Ces livres, récits, le roman de Brown,… nous
font aussi découvrir que notre formation « théologique » est
souvent déficitaire. Il en va ainsi de l’émission
controversée (par nombre de catholiques) de la RTBF
sur les miracles et le suaire. Certes l’émission
ne fait pas dans le grand journalisme d’investigation ;
certes, certaines choses sont caricaturales, mais les réactions
d’indignation témoignent, serait-ce en « creux »,
de nos carences et de nos impasses théologiques. Si
nous définissons le miracle ou le miraculeux comme
ce qui contrevient aux « lois de la nature » (surnaturel
ou oserais-je : « contre nature »)
nous nous retranchons de plus en plus vers un territoire
restreint, qui se rétrécit comme une peau de
chagrin.
Restant sauve la question théologique
du mal posée par un Dieu qui interviendrait dans l’histoire
humaine selon son « bon vouloir » et
resterait sourd à tant d’autres détresses,
il y aurait à penser le miracle comme s’inscrivant
dans le cours de l’histoire humaine.

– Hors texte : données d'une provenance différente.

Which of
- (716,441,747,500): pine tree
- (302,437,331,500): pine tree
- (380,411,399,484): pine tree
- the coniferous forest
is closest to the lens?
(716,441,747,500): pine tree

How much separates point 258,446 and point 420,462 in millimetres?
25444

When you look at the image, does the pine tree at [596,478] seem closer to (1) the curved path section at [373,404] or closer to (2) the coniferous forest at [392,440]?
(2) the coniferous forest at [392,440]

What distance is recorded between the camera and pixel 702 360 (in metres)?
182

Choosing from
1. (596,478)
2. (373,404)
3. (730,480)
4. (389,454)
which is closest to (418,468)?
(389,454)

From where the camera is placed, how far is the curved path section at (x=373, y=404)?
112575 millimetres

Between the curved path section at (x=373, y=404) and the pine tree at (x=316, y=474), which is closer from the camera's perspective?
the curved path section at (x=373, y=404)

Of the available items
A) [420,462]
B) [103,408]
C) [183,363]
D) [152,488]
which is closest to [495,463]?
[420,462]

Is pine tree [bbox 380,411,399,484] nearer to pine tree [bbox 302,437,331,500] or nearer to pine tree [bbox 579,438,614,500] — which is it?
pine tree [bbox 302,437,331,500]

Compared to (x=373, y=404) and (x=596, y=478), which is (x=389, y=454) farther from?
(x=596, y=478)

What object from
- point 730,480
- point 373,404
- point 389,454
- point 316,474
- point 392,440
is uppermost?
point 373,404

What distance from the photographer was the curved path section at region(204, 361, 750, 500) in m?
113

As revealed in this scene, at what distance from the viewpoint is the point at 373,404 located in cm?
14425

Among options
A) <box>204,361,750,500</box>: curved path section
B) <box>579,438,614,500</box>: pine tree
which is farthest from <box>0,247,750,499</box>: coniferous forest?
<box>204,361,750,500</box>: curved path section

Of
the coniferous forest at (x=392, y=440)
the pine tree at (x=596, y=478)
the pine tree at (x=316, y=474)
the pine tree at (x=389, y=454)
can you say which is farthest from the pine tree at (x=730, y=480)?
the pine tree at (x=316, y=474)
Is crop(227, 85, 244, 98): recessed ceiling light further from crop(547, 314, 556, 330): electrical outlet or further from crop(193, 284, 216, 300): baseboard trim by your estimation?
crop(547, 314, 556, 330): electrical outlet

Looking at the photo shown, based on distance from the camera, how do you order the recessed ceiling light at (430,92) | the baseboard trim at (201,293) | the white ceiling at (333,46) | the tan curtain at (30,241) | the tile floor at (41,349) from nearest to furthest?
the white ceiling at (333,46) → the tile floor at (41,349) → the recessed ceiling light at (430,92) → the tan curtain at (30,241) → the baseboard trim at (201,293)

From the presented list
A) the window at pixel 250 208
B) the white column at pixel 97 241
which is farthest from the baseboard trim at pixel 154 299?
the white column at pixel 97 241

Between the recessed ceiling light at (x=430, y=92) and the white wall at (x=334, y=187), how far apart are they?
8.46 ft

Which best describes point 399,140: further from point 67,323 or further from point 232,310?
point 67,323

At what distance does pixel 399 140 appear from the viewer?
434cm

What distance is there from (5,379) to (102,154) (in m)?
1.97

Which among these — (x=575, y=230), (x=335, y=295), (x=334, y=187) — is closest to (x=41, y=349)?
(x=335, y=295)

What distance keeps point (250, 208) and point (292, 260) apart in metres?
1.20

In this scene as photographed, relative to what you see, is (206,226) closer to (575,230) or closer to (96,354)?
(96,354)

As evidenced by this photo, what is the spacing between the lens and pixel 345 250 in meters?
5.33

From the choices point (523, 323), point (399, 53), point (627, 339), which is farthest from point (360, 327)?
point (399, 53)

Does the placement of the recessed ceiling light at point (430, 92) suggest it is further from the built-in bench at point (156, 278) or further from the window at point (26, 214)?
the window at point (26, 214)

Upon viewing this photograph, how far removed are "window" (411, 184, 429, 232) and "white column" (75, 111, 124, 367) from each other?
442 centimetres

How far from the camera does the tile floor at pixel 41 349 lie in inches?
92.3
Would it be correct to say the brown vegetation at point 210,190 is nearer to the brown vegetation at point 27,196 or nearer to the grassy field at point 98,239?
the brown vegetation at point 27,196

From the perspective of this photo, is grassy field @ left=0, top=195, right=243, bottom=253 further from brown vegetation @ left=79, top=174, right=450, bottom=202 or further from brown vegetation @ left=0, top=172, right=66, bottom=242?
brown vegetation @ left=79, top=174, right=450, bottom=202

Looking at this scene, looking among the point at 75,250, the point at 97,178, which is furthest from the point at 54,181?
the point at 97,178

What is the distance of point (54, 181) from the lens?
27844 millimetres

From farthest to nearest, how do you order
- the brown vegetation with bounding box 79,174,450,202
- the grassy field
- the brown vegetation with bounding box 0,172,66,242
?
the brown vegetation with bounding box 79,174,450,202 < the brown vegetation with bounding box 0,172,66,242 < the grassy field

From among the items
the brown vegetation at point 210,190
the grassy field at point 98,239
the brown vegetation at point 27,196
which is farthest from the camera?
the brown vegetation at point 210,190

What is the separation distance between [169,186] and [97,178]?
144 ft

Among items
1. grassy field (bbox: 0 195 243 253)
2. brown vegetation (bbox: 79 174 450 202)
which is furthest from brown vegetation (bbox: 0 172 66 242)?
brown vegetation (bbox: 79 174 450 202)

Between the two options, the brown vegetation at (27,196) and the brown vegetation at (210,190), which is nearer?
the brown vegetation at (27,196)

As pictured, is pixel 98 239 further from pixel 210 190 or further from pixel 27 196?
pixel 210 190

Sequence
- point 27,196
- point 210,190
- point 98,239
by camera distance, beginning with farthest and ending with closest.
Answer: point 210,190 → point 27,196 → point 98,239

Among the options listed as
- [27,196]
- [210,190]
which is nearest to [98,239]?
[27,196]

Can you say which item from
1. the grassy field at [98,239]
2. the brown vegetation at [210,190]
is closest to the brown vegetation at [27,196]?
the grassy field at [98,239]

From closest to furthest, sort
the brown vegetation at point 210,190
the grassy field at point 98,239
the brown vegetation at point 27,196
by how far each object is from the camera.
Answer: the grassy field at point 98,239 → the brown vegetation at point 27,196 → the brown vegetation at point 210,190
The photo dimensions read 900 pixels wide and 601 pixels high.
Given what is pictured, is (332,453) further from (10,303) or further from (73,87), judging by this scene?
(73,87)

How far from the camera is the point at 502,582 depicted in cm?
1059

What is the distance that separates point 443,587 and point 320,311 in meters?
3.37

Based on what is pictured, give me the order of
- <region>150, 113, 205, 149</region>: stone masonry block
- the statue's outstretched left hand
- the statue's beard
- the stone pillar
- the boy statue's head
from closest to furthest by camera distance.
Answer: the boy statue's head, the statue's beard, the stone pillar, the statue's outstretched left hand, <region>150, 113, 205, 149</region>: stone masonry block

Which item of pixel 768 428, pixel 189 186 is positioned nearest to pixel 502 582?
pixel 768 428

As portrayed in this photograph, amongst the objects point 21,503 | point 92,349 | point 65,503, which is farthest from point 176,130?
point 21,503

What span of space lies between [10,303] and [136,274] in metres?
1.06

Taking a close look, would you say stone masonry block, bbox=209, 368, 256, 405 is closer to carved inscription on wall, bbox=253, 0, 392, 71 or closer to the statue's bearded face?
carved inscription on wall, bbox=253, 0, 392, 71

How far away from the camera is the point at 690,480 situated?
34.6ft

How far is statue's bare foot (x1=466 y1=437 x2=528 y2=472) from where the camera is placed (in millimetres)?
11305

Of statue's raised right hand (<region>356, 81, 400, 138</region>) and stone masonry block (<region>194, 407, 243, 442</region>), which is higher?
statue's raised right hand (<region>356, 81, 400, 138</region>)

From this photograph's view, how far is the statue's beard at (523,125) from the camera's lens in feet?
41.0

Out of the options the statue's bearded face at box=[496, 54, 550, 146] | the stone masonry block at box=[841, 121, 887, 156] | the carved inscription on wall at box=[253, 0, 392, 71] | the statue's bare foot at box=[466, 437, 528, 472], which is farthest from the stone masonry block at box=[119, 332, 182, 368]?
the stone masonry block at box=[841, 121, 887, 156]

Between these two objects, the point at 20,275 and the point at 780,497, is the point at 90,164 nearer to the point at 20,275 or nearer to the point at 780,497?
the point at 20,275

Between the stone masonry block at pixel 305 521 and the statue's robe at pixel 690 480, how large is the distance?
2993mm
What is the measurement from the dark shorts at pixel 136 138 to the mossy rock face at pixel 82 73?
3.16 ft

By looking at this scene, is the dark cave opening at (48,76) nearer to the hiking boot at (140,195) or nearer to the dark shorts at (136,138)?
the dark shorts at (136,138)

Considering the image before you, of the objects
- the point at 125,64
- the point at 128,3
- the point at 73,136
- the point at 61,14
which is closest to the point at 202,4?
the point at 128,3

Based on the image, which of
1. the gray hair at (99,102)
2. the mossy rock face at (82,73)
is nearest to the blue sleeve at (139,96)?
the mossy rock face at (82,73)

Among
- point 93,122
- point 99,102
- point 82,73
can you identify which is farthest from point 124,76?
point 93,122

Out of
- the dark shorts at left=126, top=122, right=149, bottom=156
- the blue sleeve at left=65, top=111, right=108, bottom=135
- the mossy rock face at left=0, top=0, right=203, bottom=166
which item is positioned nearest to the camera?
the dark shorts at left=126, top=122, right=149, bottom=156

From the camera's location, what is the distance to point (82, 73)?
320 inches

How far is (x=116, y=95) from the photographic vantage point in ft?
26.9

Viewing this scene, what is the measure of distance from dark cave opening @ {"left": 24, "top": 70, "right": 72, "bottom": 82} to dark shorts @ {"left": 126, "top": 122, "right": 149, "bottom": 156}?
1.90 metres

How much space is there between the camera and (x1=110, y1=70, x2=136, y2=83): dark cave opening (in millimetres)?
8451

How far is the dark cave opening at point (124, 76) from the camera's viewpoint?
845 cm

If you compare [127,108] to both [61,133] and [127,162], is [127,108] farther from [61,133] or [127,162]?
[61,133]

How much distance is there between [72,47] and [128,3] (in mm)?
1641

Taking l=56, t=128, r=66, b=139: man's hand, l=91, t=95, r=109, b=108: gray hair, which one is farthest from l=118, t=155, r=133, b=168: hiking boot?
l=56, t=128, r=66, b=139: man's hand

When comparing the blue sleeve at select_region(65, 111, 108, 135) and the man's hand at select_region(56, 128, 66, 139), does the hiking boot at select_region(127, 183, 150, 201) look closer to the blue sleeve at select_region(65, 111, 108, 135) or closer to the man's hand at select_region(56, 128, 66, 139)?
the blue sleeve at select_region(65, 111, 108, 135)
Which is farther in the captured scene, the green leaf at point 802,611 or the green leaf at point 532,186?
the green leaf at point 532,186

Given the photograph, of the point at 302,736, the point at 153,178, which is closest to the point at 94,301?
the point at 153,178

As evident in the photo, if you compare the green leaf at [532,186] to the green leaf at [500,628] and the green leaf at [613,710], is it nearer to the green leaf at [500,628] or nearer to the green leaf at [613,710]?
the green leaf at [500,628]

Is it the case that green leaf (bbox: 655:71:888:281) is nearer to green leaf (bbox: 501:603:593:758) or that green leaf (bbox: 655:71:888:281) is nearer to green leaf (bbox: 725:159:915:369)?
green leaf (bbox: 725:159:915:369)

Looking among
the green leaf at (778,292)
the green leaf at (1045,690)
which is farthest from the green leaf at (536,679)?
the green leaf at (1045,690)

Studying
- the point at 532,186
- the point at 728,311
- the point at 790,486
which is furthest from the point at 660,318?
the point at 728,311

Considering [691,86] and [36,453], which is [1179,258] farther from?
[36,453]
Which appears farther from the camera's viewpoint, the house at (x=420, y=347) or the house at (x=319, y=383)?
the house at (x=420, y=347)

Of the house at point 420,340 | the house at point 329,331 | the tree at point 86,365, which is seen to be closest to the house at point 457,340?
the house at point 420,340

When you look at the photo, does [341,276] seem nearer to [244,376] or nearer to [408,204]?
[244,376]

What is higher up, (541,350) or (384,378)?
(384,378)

Qu’il y
ait amour au lieu de haine dans le monde, tient plus du miracle
que la guérison inexpliquée de telle maladie
(tiens, en passant, il semble que contre le VIH, le « ciel » soit
bien impuissant), mais c’est là un autre sujet,
car il y aurait lieu, entre autres, d’analyser et d’intégrer
la fonction anthropologique du pèlerinage.
Des
suaires et des pépins !
Il en est de même pour les suaires de
Turin et d’ailleurs. Penser la résurrection
comme quelque chose qui affecterait un tissu au niveau nucléaire,
subatomique, etc., c’est encore passer à côté du
cœur de la foi au Christ. Mais ce phénomène
n’est pas nouveau et n’est pas fondamentalement
différent d’un récit évangélique
qui tend à faire manger par un corps glorieux un poisson
qui n’est pas ressuscité !
En somme, cela va dans le sens de cette anecdote
vécue en 1980, dans un cours de philosophie :
une étudiante signale au professeur que l’on
a retrouvé le squelette d’Adam. Le professeur,
gardant son sérieux, lui demande comment on l’a
reconnu. L’étudiante répondit alors : « car
il y avait des pépins de pomme à côté ».
Chercher le miracle dans l’exceptionnel
qui est inexplicable par la raison ou la science, chercher
dans le suaire le linceul de Jésus et le témoignage
physique de la réusrrection, c’est ‘chercher
les « pépins de pomme » à côté du
squelette d’Adam’.
Toutefois, nos évêques, nos théologiens,
nos chargés de presse, ne sont pas naïfs. La
plupart ont une bonne formation et des compétences
théologiques. Pourquoi donc de telles réactions,
dignes, selon certains, d’une mauvaise pièce
de théâtre ?
Ne sommes-nous pas confrontés à la
tension entre les catholicismes populaire et savant ?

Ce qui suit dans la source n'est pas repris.